We used to just ’trust’ ourselves
Originally published here
There is a common criticism of governments that they ‘give with one hand and take with the other’, and as regards the Schools White Paper released last week, it is no different. This time, the curriculum freedoms for schools that the Government gave with one hand a decade ago are now being taken back structurally with the other. There are also several signs of what is plainly just a ‘power transfer’ from one group of people to another, in various different ways, while doubling down on the academy trust agenda further.
A national data solution is welcome news
To begin with, however, there is much to welcome in the paper. The Parent Pledge is, in essence, a good idea, although it falls short when we look at the development of the whole child, focusing largely on the (albeit arguably) core skills of English and Maths. There is also an excellent and long-awaited proposal to create a “national data solution”, which will also “provide a blueprint for wider data improvements across the system”.

......

◆ **Goal**: Repeat word for word the stretch of the Schools White Paper article from "We used to just" through "trust agenda further.".

◆ **Excerpted records**:

......

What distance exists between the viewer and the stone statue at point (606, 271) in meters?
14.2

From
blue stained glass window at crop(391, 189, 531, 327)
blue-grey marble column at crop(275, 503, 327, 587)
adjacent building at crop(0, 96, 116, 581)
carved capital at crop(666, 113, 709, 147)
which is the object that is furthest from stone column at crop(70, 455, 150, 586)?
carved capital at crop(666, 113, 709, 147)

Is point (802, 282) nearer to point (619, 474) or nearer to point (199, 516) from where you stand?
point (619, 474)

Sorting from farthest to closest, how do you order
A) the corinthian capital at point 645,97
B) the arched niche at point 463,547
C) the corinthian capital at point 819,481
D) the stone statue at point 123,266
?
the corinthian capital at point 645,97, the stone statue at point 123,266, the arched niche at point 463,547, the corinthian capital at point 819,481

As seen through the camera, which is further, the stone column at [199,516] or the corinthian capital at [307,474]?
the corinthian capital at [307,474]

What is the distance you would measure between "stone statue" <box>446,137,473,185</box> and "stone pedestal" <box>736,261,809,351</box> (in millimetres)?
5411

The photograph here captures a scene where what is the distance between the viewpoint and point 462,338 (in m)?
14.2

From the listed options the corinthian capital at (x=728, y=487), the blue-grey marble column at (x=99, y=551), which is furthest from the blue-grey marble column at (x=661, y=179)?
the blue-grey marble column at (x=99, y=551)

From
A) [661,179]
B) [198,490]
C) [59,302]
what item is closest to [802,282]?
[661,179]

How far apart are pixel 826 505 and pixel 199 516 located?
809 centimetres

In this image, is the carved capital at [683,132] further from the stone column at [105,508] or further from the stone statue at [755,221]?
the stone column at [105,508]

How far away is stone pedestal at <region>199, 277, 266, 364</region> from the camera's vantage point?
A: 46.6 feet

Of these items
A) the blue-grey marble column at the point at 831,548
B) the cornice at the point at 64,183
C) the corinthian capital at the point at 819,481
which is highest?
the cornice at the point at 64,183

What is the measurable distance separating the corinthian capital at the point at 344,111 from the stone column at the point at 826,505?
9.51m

......

◆ **Result of the task**:
We used to just ’trust’ ourselves
Originally published here
There is a common criticism of governments that they ‘give with one hand and take with the other’, and as regards the Schools White Paper released last week, it is no different. This time, the curriculum freedoms for schools that the Government gave with one hand a decade ago are now being taken back structurally with the other. There are also several signs of what is plainly just a ‘power transfer’ from one group of people to another, in various different ways, while doubling down on the academy trust agenda further.